Sensing I’d lose that battle if I put up resistance, I nodded.
When we reached the front counter, he locked the cash drawer and flipped two switches. Light fell across the desk and the corkboard where someone had pinned the Founders’ Festival schedule. Dancing Saturday at eight. Live band. No cover. All ages welcome.
“Are you going?” he asked.
“I staff the public information table during the parade,” I said. “After that, I’m not required to stay.”
“That’s not really an answer,” he said.
I shrugged. “I’ll probably wander around for a bit. I like supporting local businesses and there will be plenty of booths to peruse.”
“Good. Then I’ll see you there.” He held the door open.
I stepped out and paused at the top of the stairs to breathe in the cooler night air.
“Rowan,” he said, and the sound made me turn. He was close enough that I could see a smear of chalk along his forearm and a nick on his knuckle where a weight plate had probably got him earlier in the day. A person could catalog those details and call it due diligence. Or she could acknowledge she wanted to touch both places.
“Thank you for helping Harvey,” he said. “He won’t say it more than once, but it matters.”
“I know,” I said. My voice came out quiet. “And you’ll drop off the certificate on Monday.”
“I will.”
We looked at each other a beat too long. The air between us shifted, like whatever had passed between us while we danced had followed us outside. He leaned in like a man who had every intention of asking a question he hadn’t asked yet. I felt myself moving closer in response, then remembered who I was and where we were.
“I should go,” I said.
He nodded once, acceptance without injury. “Good night, March.”
The nickname should have irritated me. At least he’d stopped calling me Sergeant. Tonight it sounded like a promise to use only the part of my name I could bear.
“Good night,” I moved down the steps without looking back.
In my car, I set the folder on the passenger seat and sat for a moment with my hands on the wheel. I had come for a missing line on a form. I was leaving with the impression of a hand steady at my back and the sure beat of one, two, three sitting under my skin like a second pulse.
Checklists hadn’t failed me yet. I wouldn’t let them start now.
I started the engine. The Founders’ Festival was coming up. The town would hang lights and gather on Main and pretend summer could last a little longer. A man who taught an old friend to dance would stand under those lights and prove something to himself. A woman who didn’t dance would choose whether to step onto the floor.
I pulled out of the parking lot with the music still counting time inside my chest and a very inconvenient thought in my head. The Butterfly might know how to land. The question was whether I would let him.
CHAPTER 5
DANE
The printer chugged along, spitting out each piece of paper in turn. I stacked them up: the stormwater plan, fixture cut sheets, ADA path detail with the dogleg, the public notice template, and the new insurance certificate with the courts named and the town listed as additional insured. The vending machine clicked and hummed in the next room. Somewhere down the block, Main Street was still riding the sugar high from Sabrina’s grand opening.

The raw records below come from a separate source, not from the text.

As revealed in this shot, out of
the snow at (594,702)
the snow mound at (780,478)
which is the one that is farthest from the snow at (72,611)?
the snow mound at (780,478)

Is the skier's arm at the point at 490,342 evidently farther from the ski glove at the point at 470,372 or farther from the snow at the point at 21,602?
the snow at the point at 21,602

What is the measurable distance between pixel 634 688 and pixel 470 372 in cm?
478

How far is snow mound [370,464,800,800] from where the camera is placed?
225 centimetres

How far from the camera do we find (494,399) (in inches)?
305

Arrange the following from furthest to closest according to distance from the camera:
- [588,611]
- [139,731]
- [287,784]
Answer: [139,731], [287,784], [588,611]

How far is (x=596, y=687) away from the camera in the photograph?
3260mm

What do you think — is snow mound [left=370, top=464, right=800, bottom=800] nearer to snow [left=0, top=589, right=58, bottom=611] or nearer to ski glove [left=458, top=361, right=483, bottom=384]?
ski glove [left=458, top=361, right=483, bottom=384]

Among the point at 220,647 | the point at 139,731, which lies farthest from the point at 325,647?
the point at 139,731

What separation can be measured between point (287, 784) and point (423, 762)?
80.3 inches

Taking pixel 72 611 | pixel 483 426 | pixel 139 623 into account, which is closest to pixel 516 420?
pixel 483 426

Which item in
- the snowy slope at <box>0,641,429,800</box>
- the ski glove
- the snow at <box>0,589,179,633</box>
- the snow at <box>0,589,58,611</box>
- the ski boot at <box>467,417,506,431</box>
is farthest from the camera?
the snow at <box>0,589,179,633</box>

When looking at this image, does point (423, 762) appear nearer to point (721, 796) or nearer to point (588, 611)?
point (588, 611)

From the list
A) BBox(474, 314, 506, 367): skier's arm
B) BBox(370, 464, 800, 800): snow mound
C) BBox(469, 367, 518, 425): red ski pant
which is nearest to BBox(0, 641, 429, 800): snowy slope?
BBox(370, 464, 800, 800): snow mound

I sent an email to Rowan first. Every document was scanned, labeled, and attached just like she’d wanted them. Then I slid the hard copies into a manila folder and walked out to the back lot with the public notice and a roll of tape.
The fence was cool under my forearms while I smoothed the notice flat. It felt good to put something where everyone could see it. No shortcuts. No begging for favors. Just the sign, right where the sun would hit it in the morning like Nellie said. I stepped back and read the words a second time even though I already knew them by heart: the proposed recreational use, public comment window, and meeting date. I pictured kids pressing their noses to the chain link to read it, then the old boys from the Tap pretending they hadn’t.
My phone buzzed in my pocket.
Holt: You alive?
Me: Posting the notice. Packet’s done.
Holt: Good. Don’t forget Lane’s soccer practice at five tomorrow.